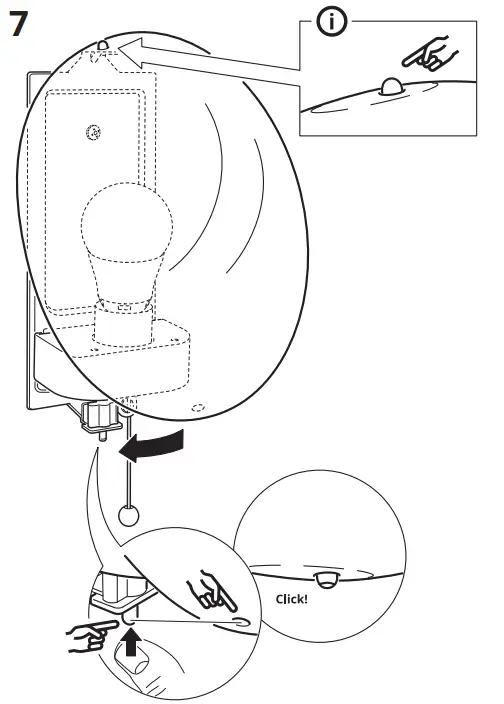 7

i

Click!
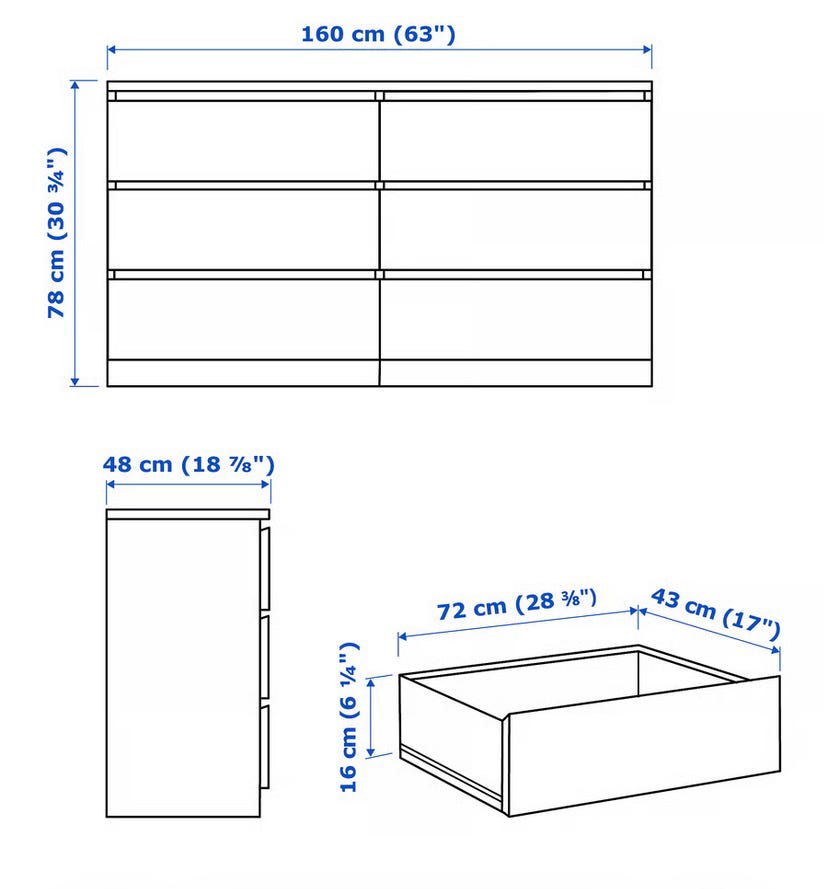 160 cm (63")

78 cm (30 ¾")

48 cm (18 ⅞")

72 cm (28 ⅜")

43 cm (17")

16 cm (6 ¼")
---
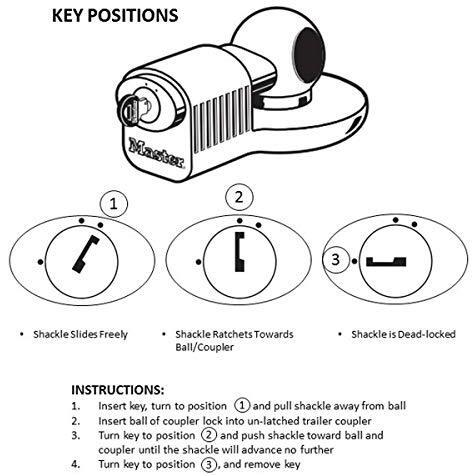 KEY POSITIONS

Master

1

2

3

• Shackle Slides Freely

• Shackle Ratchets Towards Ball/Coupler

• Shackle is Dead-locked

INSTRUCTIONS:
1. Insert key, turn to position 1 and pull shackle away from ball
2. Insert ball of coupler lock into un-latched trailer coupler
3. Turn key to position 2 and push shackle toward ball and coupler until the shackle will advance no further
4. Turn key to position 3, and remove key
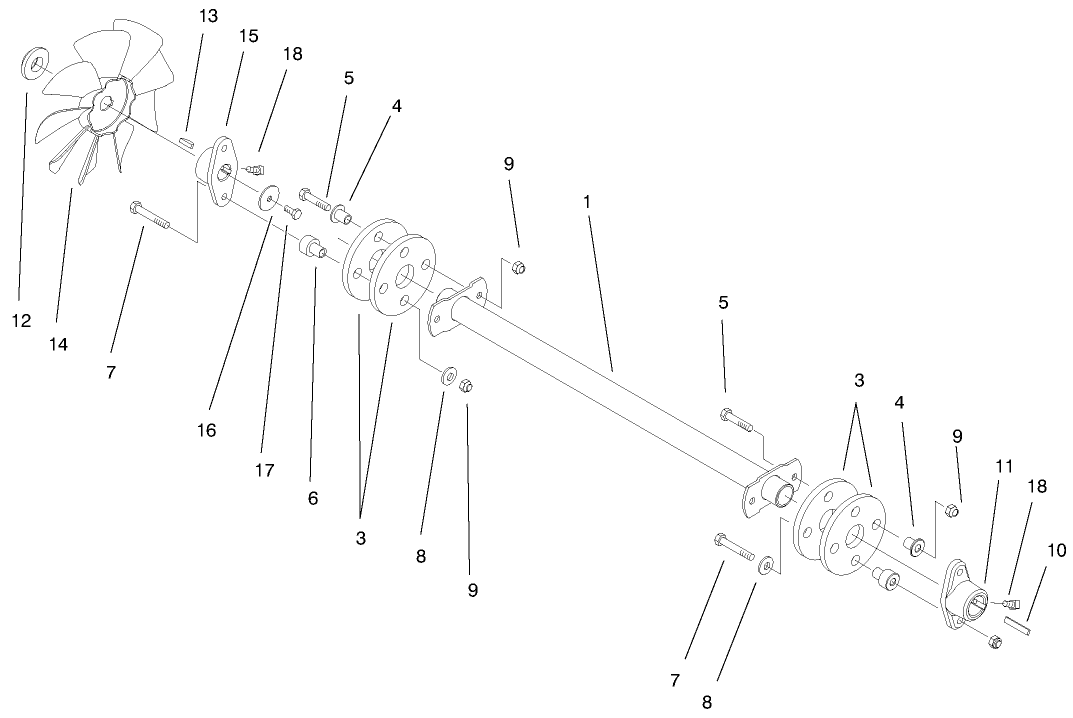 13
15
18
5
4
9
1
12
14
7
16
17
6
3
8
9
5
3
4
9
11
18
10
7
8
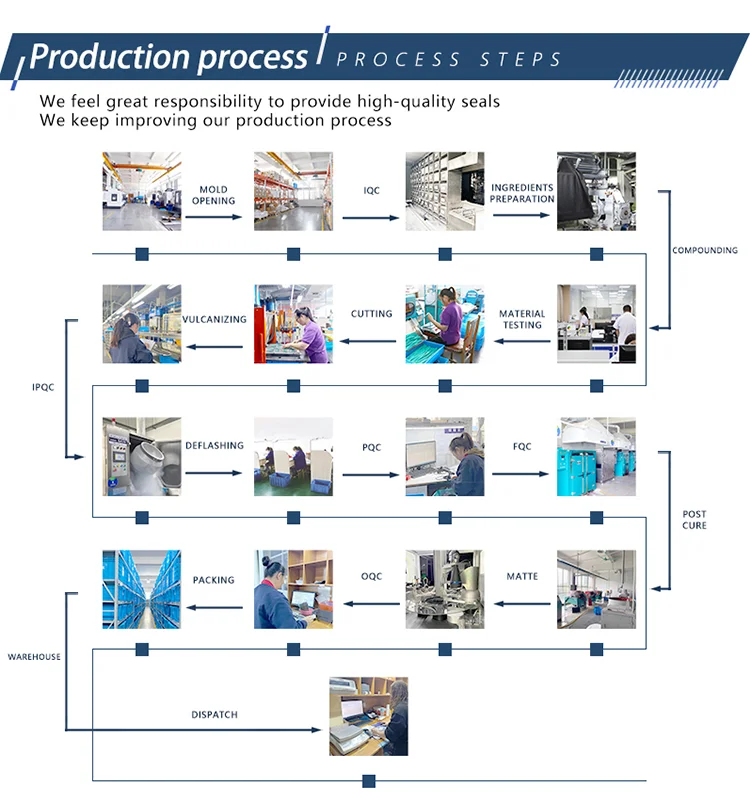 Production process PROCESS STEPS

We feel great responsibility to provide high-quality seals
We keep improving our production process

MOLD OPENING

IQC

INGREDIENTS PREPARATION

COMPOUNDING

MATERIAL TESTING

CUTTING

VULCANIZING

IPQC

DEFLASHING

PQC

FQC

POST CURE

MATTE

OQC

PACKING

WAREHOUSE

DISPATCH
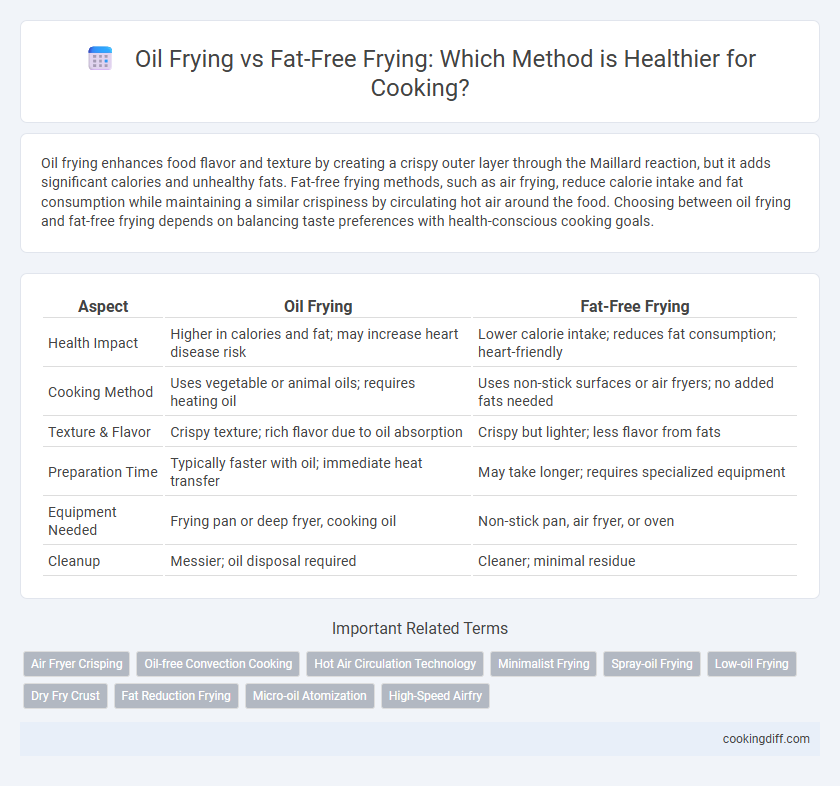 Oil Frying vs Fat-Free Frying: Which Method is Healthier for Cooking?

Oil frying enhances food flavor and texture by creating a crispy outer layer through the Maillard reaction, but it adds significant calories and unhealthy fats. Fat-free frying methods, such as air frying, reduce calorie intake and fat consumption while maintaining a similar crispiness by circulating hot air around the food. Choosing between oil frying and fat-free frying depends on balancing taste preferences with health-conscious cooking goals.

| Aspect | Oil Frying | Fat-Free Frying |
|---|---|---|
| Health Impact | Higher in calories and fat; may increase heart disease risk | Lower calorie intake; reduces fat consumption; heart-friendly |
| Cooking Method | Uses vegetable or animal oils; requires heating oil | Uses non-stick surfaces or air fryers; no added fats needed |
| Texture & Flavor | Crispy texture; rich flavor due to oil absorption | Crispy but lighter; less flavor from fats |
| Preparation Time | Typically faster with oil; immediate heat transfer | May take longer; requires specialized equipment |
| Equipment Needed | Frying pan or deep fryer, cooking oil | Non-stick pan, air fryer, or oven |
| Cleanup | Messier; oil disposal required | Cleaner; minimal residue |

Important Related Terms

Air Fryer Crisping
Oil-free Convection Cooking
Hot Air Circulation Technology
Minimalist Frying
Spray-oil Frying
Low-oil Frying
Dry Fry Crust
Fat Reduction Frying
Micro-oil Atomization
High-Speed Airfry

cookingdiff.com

▸ **WORK TO BE COMPLETED**:
Would you please repeat exactly the lines above, starting at the line with "from fats |" and stopping at the line with "specialized equipment |", both included?

▸ **RESULT**:
| Texture & Flavor | Crispy texture; rich flavor due to oil absorption | Crispy but lighter; less flavor from fats |
| Preparation Time | Typically faster with oil; immediate heat transfer | May take longer; requires specialized equipment |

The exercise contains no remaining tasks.